§ CONSEGNE
A. Riscrivi in forma più breve il paragrafo del brano su Bianciardi e la scrittura che comincia con «E, se l'io narrante», conservandone i fatti principali.
B. Riproduci il brano su Bianciardi e la scrittura da «Con queste parole, Bianciardi» fino a «dedicar questi fogli[3].» compreso, senza cambiare nulla.
C. Porta avanti il brano su Bianciardi e la scrittura, riprendendo subito dopo l'ultima frase riportata.

§ TESTO DA LEGGERE
□ □ □ □ □
Con queste parole, Bianciardi assegna allo scrivere una funzione ben precisa, corrispondente, all’incirca, alla funzione ideologica di cui parla Genette[2], ma anche, quasi, sostitutiva dell’azione, come aveva affermato Alfieri nel trattato Della tirannide. Rivolgendosi alla libertà, Alfieri diceva, infatti:
io, che per nessun’altra cagione scriveva, se non perché i tristi miei tempi mi vietavan di fare; io, che ad ogni vera incalzante necessità, abbandonerei tuttavia la penna per impugnare sotto il tuo nobile vessillo la spada; ardisco io a te sola dedicar questi fogli[3].
E, se l’io narrante, un maggiore dell’esercito garibaldino poi confluito nell’esercito piemontese, ricorda di essere stato costretto ad abbandonare il comando del suo battaglione a seguito della decisione del consiglio di disciplina, dall’altra parte, convinto che la penna è uno strumento «non meno efficace [della spada] se adoprato per il verso giusto e con la punta bene inzuppata e aguzza», ritiene che «per smettere la spada si dovea prima compiere la bella opera»[4]. Agire è perciò necessario, e per farlo è importante una solida preparazione, come si evince dal titolo dell’opera, citazione di un passo dell’Arte della guerra di Machiavelli, riportato in esergo: «Questi sono i modi che si possono tenere da una battaglia, quando dee passare, sola, pei luoghi sospetti. Ma la battaglia soda, senza corna e senza piazza, è meglio»[5].
□ □ □ □ □
§ DATI FORNITI
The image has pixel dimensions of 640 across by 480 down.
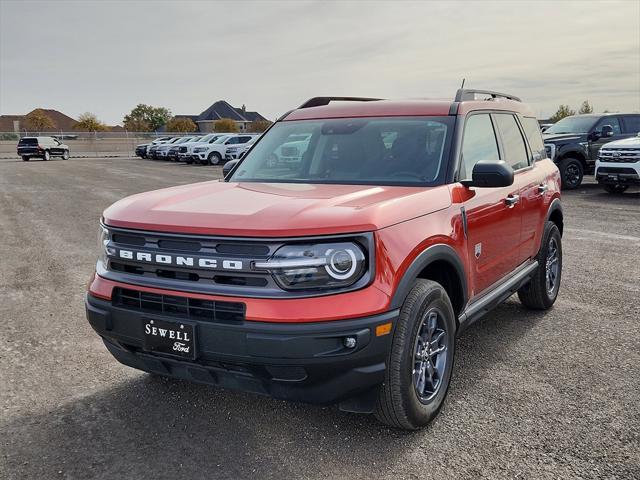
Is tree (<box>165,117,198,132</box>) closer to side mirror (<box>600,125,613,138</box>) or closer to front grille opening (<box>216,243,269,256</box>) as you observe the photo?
□ □ □ □ □
§ SOLUZIONI
A. L'io narrante, un maggiore garibaldino poi confluito nell'esercito piemontese, ricorda di aver dovuto lasciare il comando del battaglione per decisione del consiglio di disciplina. Tuttavia, convinto che la penna possa essere efficace quanto la spada se usata nel modo giusto, ritiene che prima di deporre la spada occorra «compiere la bella opera». Agire è dunque necessario e richiede una solida preparazione. Lo indica il titolo dell'opera, che cita un passo dell'Arte della guerra di Machiavelli riportato in esergo.

B.
Con queste parole, Bianciardi assegna allo scrivere una funzione ben precisa, corrispondente, all’incirca, alla funzione ideologica di cui parla Genette[2], ma anche, quasi, sostitutiva dell’azione, come aveva affermato Alfieri nel trattato Della tirannide. Rivolgendosi alla libertà, Alfieri diceva, infatti:
io, che per nessun’altra cagione scriveva, se non perché i tristi miei tempi mi vietavan di fare; io, che ad ogni vera incalzante necessità, abbandonerei tuttavia la penna per impugnare sotto il tuo nobile vessillo la spada; ardisco io a te sola dedicar questi fogli[3].

C.
Agire in maniera efficace e intelligente e ricordarlo attraverso lo scrivere sono, quindi, due facce della stessa medaglia, sulla base dell’idea, anche machiavelliana, della storia maestra di vita. E il Risorgimento, come è noto, è il periodo su cui Bianciardi ha maggiormente puntato la sua attenzione ‒ in quanto origine dei mali del presente ‒, fin dal 1952, quando ha pubblicato sulla «Gazzetta» di Livorno un articolo sulla diversione di Zambianchi[6]: Bianciardi vi ricostruisce, attraverso «una solidissima ricerca documentaria»[7], gli eventi susseguitisi tra l’assedio di Capua e la battaglia di Custoza, mettendo in evidenza gli sbagli, i limiti di un processo storico troppo spesso liquidato in maniera frettolosa. «Tornare al passato», dunque, per «capire» meglio «il presente»[8] e rendere palese «la nuda verità, sempre invisa a’ poltroni ma se Dio vuole amatissima dai galantuomini»[9]. La nota polemica verso una certa letteratura del Risorgimento è dichiarata in modo esplicito, chiamando in causa i destinatari, veri protagonisti del testo, di cui Bianciardi cerca il consenso:
Chi volesse saperne di più, vada a trovare le pagine che in questi anni si scrissero in sovrabbondanza dai pezzi ben di me più grossi, ma io dubito ch’egli verrà a capo di molto, perché se anche tutti costoro dichiaravano fin dal titolo di voler gittare lume sulle ombre di Custoza, in verità abbuiarono ciascuno la sua parte, al solo scopo di scansare le proprie colpe e di far cadere la vergogna sul groppone altrui[10].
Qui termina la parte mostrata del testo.